The top words in each source shows some interesting characteristics. First, each source has a few of the same word such as, just and first. Each source has some uniqueness that seems obvious such as, percent, never, and black are top words news are said, will, and just.

View Top Two-Word Combinations

This will look at the top two-word combinations from each data source. The results will be in wordclouds to view which two-word combinations are more frequent than others, based on their size and color.

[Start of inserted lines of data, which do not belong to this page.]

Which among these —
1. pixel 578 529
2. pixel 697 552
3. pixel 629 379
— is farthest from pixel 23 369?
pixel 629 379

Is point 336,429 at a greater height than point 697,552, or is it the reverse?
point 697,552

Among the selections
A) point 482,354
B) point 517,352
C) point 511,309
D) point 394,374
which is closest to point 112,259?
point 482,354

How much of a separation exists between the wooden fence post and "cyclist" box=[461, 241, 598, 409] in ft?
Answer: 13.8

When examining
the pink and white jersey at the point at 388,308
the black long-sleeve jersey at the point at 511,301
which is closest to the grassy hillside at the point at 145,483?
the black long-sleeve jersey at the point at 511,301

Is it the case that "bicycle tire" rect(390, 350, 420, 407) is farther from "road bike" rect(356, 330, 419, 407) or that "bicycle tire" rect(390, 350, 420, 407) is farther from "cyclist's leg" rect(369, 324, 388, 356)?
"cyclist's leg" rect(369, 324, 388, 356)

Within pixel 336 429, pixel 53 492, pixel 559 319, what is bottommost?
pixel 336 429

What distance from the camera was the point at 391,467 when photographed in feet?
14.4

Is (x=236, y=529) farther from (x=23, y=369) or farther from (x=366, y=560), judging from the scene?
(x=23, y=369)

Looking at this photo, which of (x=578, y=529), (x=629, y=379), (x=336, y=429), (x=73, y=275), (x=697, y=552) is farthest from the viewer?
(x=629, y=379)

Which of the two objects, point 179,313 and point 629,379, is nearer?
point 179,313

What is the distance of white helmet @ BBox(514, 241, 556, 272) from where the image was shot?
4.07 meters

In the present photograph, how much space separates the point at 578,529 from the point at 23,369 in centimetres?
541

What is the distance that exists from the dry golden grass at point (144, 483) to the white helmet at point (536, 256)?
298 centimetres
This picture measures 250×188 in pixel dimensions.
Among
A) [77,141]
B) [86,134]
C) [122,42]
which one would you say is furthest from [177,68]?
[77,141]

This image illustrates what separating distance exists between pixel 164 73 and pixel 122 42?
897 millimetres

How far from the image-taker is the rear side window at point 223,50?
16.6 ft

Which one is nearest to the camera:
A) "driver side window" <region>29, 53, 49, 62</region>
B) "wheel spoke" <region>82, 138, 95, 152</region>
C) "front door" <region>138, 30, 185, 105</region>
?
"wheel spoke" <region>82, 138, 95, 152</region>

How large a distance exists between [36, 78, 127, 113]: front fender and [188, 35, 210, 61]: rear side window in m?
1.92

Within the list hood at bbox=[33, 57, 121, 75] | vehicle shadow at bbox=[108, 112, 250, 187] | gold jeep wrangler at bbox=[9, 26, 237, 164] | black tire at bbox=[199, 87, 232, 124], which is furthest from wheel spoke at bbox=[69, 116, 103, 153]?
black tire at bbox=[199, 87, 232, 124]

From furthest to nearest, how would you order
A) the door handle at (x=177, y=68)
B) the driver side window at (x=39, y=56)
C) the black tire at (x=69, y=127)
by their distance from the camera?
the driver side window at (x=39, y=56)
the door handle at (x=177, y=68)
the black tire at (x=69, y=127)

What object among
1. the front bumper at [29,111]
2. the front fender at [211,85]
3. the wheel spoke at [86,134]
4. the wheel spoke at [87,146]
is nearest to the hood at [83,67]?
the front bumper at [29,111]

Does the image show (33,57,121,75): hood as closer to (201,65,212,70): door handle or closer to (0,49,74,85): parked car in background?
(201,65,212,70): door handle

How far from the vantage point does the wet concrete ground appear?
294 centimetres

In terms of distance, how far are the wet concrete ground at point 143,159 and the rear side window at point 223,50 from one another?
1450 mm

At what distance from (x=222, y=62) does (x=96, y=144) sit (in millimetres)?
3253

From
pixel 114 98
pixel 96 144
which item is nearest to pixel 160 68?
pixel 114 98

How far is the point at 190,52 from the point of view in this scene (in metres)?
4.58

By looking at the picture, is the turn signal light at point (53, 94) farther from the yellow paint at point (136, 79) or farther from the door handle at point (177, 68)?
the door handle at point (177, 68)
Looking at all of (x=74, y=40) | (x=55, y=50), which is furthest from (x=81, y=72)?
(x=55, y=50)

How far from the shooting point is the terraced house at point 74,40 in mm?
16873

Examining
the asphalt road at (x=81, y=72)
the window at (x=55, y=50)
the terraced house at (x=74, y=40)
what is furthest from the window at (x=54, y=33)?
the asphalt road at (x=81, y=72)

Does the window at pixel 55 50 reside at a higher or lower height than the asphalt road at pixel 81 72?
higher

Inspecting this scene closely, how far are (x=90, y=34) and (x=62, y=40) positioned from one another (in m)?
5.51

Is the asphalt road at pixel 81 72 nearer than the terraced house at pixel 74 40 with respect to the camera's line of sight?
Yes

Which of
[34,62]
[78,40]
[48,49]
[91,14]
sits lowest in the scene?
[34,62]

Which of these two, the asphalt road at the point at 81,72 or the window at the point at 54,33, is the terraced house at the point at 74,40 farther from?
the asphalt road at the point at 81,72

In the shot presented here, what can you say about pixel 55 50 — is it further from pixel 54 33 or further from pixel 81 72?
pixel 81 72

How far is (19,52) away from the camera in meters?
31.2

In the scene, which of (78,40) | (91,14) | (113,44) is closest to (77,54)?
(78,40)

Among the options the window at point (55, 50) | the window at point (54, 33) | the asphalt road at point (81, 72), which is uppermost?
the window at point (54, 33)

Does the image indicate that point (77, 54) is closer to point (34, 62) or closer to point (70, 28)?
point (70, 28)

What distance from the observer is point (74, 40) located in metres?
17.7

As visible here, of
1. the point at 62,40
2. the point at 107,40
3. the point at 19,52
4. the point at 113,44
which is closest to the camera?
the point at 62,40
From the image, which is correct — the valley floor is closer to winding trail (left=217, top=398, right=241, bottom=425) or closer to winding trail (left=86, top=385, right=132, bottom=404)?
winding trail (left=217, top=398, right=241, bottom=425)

View Top Two-Word Combinations from All Data Sources Combined

Now, I’m going to view the top two-word combinations when all data sources are combined. The results will be put in wordclouds, and the highest frequency will be determined by size and color.

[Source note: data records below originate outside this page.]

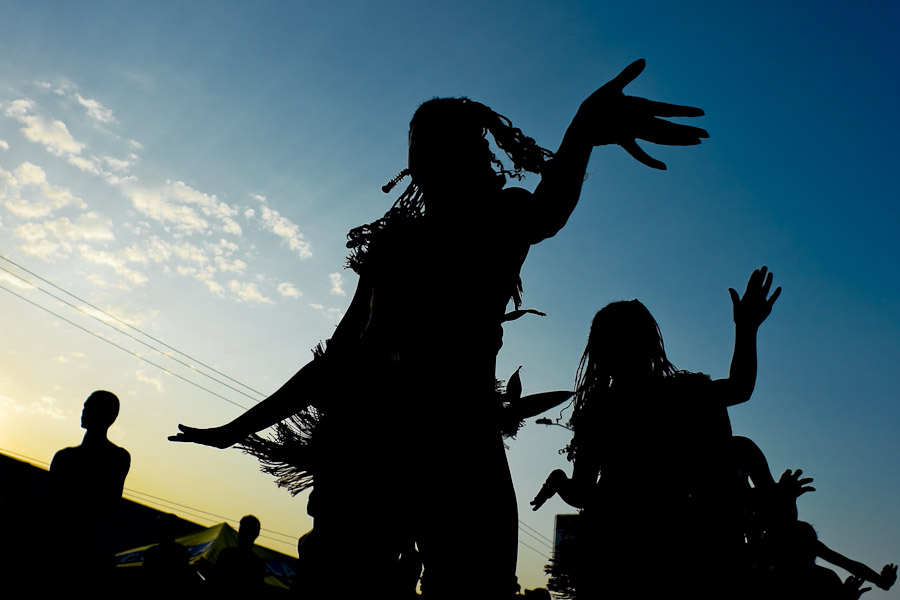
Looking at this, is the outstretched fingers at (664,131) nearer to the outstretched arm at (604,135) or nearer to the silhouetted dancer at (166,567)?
the outstretched arm at (604,135)

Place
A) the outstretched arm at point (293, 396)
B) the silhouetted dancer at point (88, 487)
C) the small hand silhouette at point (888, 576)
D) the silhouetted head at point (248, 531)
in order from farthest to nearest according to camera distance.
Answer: the silhouetted head at point (248, 531)
the small hand silhouette at point (888, 576)
the silhouetted dancer at point (88, 487)
the outstretched arm at point (293, 396)

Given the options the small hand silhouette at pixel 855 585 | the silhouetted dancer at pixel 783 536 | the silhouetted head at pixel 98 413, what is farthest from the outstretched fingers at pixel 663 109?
the small hand silhouette at pixel 855 585

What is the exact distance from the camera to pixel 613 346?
3037 mm

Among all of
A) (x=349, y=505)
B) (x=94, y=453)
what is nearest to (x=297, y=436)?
(x=349, y=505)

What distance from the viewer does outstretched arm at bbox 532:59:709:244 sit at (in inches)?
53.7

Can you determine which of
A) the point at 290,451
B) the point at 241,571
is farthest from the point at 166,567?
the point at 290,451

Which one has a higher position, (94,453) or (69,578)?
(94,453)

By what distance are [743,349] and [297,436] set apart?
2208mm

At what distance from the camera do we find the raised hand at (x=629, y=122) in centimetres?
141

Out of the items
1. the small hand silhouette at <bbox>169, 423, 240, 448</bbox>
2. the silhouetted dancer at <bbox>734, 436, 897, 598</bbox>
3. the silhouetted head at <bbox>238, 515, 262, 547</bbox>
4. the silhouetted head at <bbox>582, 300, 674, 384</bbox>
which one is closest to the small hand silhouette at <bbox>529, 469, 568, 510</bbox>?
the silhouetted head at <bbox>582, 300, 674, 384</bbox>

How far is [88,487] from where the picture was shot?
3.38 metres

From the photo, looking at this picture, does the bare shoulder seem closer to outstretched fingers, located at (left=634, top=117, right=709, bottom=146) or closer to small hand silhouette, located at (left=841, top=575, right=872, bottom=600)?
outstretched fingers, located at (left=634, top=117, right=709, bottom=146)

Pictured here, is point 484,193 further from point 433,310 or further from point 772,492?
point 772,492

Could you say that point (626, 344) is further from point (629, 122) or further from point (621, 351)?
point (629, 122)
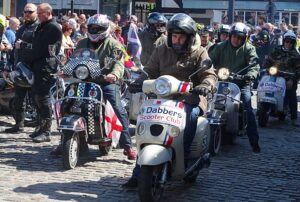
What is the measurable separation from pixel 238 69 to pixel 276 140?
61.0 inches

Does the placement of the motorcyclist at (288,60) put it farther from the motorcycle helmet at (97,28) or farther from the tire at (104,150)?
the motorcycle helmet at (97,28)

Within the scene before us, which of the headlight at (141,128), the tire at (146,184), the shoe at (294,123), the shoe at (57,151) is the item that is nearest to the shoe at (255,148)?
the shoe at (57,151)

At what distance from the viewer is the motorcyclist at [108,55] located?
7695 millimetres

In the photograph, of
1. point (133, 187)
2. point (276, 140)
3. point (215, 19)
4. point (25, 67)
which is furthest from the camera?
point (215, 19)

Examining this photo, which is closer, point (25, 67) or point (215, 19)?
point (25, 67)

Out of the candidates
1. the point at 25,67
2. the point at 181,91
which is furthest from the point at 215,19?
the point at 181,91

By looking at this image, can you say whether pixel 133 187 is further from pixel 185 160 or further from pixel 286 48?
pixel 286 48

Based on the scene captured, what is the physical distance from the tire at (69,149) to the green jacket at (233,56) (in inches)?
114

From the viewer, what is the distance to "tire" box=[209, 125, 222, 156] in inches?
333

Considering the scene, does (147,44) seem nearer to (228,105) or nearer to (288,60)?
(228,105)

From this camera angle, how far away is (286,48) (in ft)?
38.4

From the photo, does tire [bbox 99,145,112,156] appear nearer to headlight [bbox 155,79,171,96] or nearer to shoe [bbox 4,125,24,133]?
shoe [bbox 4,125,24,133]

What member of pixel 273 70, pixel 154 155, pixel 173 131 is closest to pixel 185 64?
pixel 173 131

# create a 2 word tokenizer
library(rJava)
library(RWeka)
textTokenizer <- function(x)
  NGramTokenizer(x, Weka_control(min = 2, max = 2))
# apply the tokenizer to each data source
blogsDTM <- DocumentTermMatrix(
  clean_Blogs,
  control = list(tokenize = textTokenizer)
)
tweetsDTM <- DocumentTermMatrix(
  clean_Tweets,
  control = list(tokenize = textTokenizer)
)
newsDTM <- DocumentTermMatrix(
  clean_News,
  control = list(tokenize = textTokenizer)
)
# convert to matrix
blogsDTM_m <- as.matrix(blogsDTM)
tweetsDTM_m <- as.matrix(tweetsDTM)
newsDTM_m <- as.matrix(newsDTM)
# combine the above matrices to create one big matrix
allData_m <- cbind(blogsDTM_m, tweetsDTM_m)
allData_m <- cbind(allData_m, newsDTM_m)
# calculate the column sums of the matrices 
allDataFrequency <- colSums(allData_m)
# get the names of the top words
allDataBi <- names(allDataFrequency)
# create 2-word wordclouds
wordcloud(allDataBi, allDataFrequency, max.words = 20, colors = brewer.pal(4, "PiYG"))


The wordcloud shows that the highest frequency for all data sources combined is last year followed by new jersey and st louis.

View Top Three-Word Combinations of all data sources

Now, I’m going to view the top three-word combinations when all data sources are combined. The results will be put in wordclouds, and the highest frequency will be determined by size and color. I’m going to suppress that actual code; however, this follows the exact code from above but changing the min/max numbers in the tokenizer to 3.

The wordcloud shows that the highest frequency of three-word combinations for all data sources combined is new york city and plus b spc. I will have to deal with the a hat result, as it needs to be fixed.